* _PROMPT 1_:
In the article on B2B product recommenders, turn the paragraph beginning "Ascent Brands, a multi-brand healthcare distributor" into a short bulleted list that keeps its main facts.
* _PROMPT 2_:
According to the article on B2B product recommenders, which website pages did Xngage place the recommendation widget on?

If your 2022 digital strategy includes B2B personalization, think product recommenders. You can engage B2B buyers at different levels, and at the highest level, sometimes called macro-segmentation, you can personalize website experiences by serving up content, catalogs, or promotions for a whole group, like electrical supply buyers. At a deeper level, sometimes called micro-segmentation, you can personalize with further precision based on buyers’ ordering behaviors or their digital adoption. Both types of B2B personalization methods help to create better, faster experiences. But tailoring experiences to an individual can be especially powerful. It reassures users that you know their needs and can provide timely, relevant solutions to get their specific jobs done online. One individual personalization technology that is highly valuable to implement is a product recommendation tool.
Good product recommendation systems anticipate the needs of your buyers based on a few key strategies:
- Collecting data from the product catalog
- Collecting and tracking online behaviors in real time when buyers use the website
- Collecting data about previous buying behaviors and historical orders
- Collecting information from the visitor or user profile
- Applying algorithmic, machine learning, or AI-driven insights from buyers who shop like yours
- Applying merchandizing campaigns configured through administrative tooling
Ascent Brands, a multi-brand healthcare distributor, worked with Xngage to implement a product recommender on their websites and has already seen the benefit of using the technology. Hospital and home healthcare buyers enter an authenticated website that pulls in their previous purchases. The system selects categories and items that the buyer already purchased and serves these products up first, reducing the time spent searching for the products they need. This saves significant time during reordering.
Figure 1 - Recommendations on the Home Page
If the buyer is shopping a new category, recommendations come from product data, paired or related categories, and insights from other buyers who shop similarly.
Xngage implemented this technology using a widget on key website pages that are highly used by buyers, including: home, search results, category, product, and shopping cart pages. The data collected from these pages provides a more complete view of the customer journey and helps improve the product recommender each time that it is used.
Here’s how it could work on a product landing page:
- A buyer previously purchased safety or personal protective equipment (PPE) from the website
- If the buyer logs in, previously purchased products are served up (a reorder)
- If the buyer searches similar products in that category, recommendations will be served up based on a combination of other past purchases, like products, and best sellers (product recommender)
Figure 2 - Recommendations on the Product Page
Figure 3 - Recommendations on the Cart Page
The journey from search through cart in B2B is different than B2C. Product recommenders are connected to what’s important to buyers, and additional filters like “in-stock availability” or “customer part number” make the recommender even more valuable. And that ease of use, and frictionless experience for buyers who are short on time translates into higher trust and loyalty to your website. When you are the go-to solution for B2B buyers, they will see value in the product recommender as part of a digitally assisted sale.

(Saved data entries)
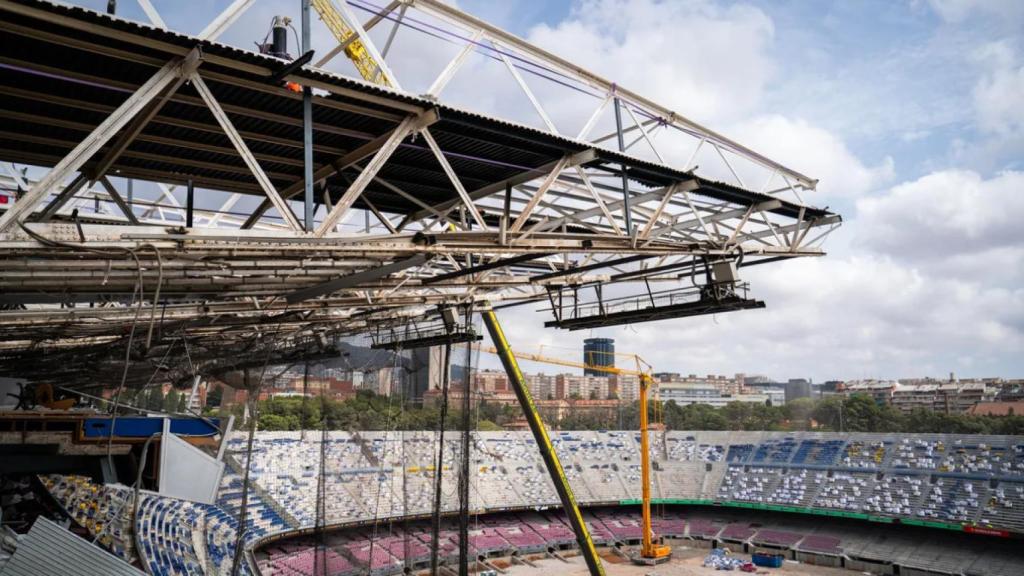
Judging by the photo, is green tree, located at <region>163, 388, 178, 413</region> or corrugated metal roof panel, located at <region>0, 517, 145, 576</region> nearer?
corrugated metal roof panel, located at <region>0, 517, 145, 576</region>

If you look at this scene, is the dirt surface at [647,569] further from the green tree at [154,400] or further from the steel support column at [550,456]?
the green tree at [154,400]

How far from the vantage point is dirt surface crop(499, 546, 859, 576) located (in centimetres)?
3095

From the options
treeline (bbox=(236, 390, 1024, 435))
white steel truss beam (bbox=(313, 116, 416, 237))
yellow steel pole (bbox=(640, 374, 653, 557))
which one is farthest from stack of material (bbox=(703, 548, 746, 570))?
white steel truss beam (bbox=(313, 116, 416, 237))

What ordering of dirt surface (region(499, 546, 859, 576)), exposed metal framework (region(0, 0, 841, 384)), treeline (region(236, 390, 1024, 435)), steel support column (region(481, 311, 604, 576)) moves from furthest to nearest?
treeline (region(236, 390, 1024, 435)), dirt surface (region(499, 546, 859, 576)), steel support column (region(481, 311, 604, 576)), exposed metal framework (region(0, 0, 841, 384))

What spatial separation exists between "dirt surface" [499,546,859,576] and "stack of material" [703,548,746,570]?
0.42 meters

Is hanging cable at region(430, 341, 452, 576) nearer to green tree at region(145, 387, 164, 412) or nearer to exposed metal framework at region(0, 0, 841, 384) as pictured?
exposed metal framework at region(0, 0, 841, 384)

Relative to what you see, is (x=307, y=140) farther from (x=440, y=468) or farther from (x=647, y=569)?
(x=647, y=569)

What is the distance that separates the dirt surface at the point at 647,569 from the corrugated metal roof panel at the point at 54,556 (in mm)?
27545

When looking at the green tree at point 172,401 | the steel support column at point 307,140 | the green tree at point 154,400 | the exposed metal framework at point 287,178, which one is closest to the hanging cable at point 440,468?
the exposed metal framework at point 287,178

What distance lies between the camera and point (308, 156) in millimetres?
4945

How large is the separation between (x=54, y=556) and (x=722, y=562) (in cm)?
3247

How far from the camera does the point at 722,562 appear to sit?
106 ft

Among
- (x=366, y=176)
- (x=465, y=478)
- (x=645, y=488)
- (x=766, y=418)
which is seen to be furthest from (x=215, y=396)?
(x=766, y=418)

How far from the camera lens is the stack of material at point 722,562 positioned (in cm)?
3186
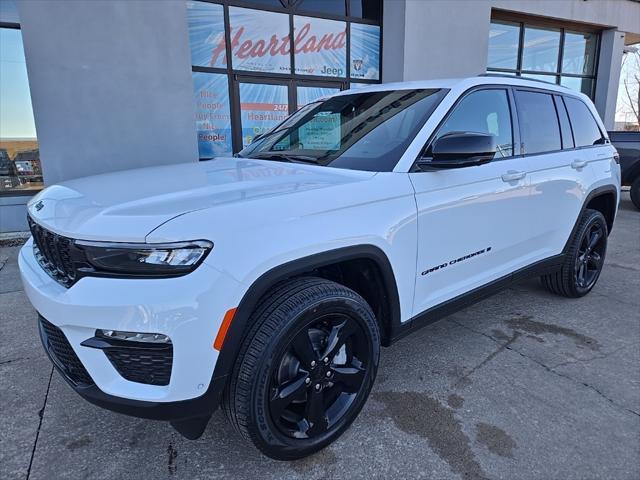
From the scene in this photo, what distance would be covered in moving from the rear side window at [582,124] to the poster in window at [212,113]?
586 centimetres

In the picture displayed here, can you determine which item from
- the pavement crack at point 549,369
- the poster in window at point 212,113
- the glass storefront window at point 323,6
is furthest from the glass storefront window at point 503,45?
the pavement crack at point 549,369

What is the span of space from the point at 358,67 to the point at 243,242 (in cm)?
868

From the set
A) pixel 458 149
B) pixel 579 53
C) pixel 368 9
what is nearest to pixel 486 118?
pixel 458 149

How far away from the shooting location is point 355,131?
9.22ft

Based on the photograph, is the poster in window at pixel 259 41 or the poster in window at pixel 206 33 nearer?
the poster in window at pixel 206 33

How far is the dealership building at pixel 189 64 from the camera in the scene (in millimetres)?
6281

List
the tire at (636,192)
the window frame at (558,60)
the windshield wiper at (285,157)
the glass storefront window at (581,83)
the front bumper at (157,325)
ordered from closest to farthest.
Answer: the front bumper at (157,325), the windshield wiper at (285,157), the tire at (636,192), the window frame at (558,60), the glass storefront window at (581,83)

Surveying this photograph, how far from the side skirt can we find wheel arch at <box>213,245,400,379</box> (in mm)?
117

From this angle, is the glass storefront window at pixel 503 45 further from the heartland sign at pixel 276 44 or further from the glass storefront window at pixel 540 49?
the heartland sign at pixel 276 44

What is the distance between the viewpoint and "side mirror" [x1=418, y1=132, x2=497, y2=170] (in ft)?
7.69

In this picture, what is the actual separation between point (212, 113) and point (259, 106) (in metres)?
0.94

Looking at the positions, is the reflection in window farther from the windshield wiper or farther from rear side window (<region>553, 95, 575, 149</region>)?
rear side window (<region>553, 95, 575, 149</region>)

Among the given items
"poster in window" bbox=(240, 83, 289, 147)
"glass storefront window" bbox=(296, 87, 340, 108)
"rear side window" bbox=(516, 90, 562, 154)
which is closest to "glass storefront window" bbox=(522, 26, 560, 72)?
"glass storefront window" bbox=(296, 87, 340, 108)

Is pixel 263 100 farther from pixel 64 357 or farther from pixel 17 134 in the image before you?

* _EXPECTED OUTPUT 1_:
- Ascent Brands, a multi-brand healthcare distributor, worked with Xngage to put a product recommender on its websites and has already seen the benefit.
- Hospital and home healthcare buyers enter an authenticated website that pulls in their previous purchases.
- The system shows categories and items the buyer already purchased first, which cuts search time.
- This saves significant time during reordering.

* _EXPECTED OUTPUT 2_:
The home, search results, category, product, and shopping cart pages.